The height-height correlation function $C(l,t)$ for $L=4000$ at $t=11000$ for various values of $\delta$. The data has been averaged over 30 samples, and the error bars are comparable to the size of the symbols. The dashed lines indicate the expected slope $1/2$.

Figure 6

Dependence of the KPZ parameters $D/\left(2\nu \right)$ on $\delta$. Data are obtained from (15) by fitting the prefactor of the power law in Fig. 5, using a proportionality constant very close to 1 [cf. derivation (B11) in the Appendix]. The data are in good agreement with the prediction (21) with fitted parameters $\epsilon \approx 0.42$ and $D/\left(2\nu \right)(\delta =1)\approx 1.1$.

Figure 7

Scaling behavior of the mean square displacement $M\left(h\right)$ (24). The system size is $L=1000$ and the data is averaged over 500 samples, and the error bars are comparable to the size of the symbols. (a) Data collapse of the normalized quantity $M\left(h\right)/{\sigma }_{\delta }^2$ as a function of height $h$ for several values of $\delta$. The values in the normalization ${\sigma }_{\delta }^2$ are taken from the best fit shown as full line in (b). Each curve follows a power law with exponent $4/3$, the line corresponding to $h^{4/3}$ is shown as comparison. (b) The prefactor ${\sigma }_{\delta }^2$, where the data are best fits according to (24). The solid line used for the collapse in (a) follows the prediction ${({\delta }^2+{\epsilon }^2)}^{4/3}$ with fitted $\epsilon =0.40$, which is compatible with the fit in Fig. 6.

Figure 8

The sector boundary $X\left(h\right)$ behaves like a fractional Brownian motion. (a) The standardized probability density function (pdf) of $X\left(h\right)$ as a function of the rescaled argument $x/\left({\sigma }_{\delta }{h}^{2/3}\right)$ for different heights $h$ and values of $\delta$. The black solid parabola is the pdf of a standard Gaussian on a logarithmic scale. (b) The covariance function $\langle X(h+\Delta h)X\left(h\right)\rangle$ shows the behavior (25), which is plotted as the solid black curve.
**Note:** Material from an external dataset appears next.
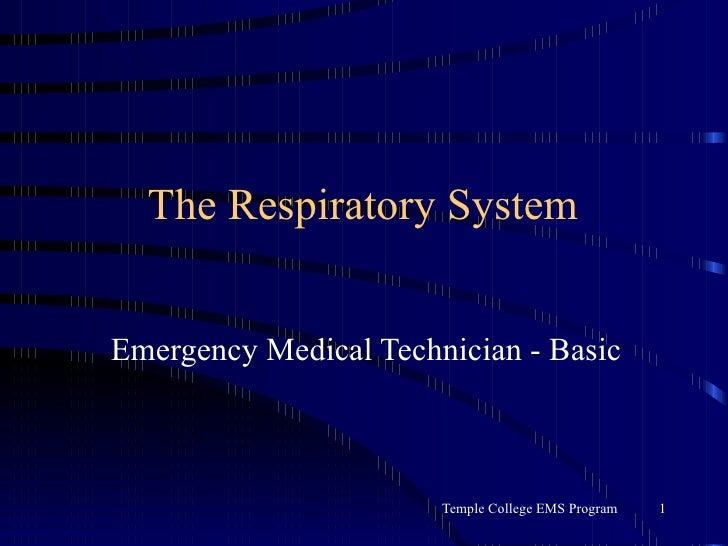 The Respiratory System Emergency Medical Technician - Basic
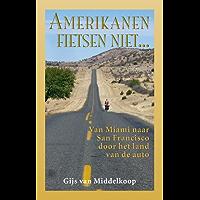 Amerikanen fietsen niet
After rescaling we get a data collapse as a function of $h/\Delta h$, which agrees well with the prediction if $h$ is sufficiently large and the flat boundary conditions become irrelevant. Data are averages over 1000 realizations and the error bars are comparable to the size of the symbols.

Figure 9

The average number of sector boundaries $\langle N\left(h\right)\rangle$ follow a power law (26) with exponent $-2/3$, which is indicated by the full line. The data are plotted for a system size $L=1500$ and various values of $\delta$ (see legend), and collapse on the function $h^{-2/3}$ when rescaled by $L/\sqrt{4\pi {\sigma }_{\delta }^2}$. Data are averages over 500 realizations, and the error bars are comparable to the size of the symbols.

Figure 10

Comparison of realistic reproduction times with the $\delta$ model. (a) The probability density functions of reproduction times of mother cells $T_r$ (full orange line/light gray) and daughter cells $T_m+T_r$ (dashed orange line/light gray) with normalized mean compared to $T$ from (4) with corresponding $\delta$ (blue/dark gray). (b) The prefactor of the mean square displacement ${\sigma }_{\delta }^2$ as introduced in Eq. (24) and Fig. 7. The data correspond to reproduction times $T_r$ for all cells (denoted M), $T_m+T_r$ for all cells (denoted D), and the most realistic mixed model (denoted M and D) as explained in the text. All these cases are consistent with previous results from Fig. 7.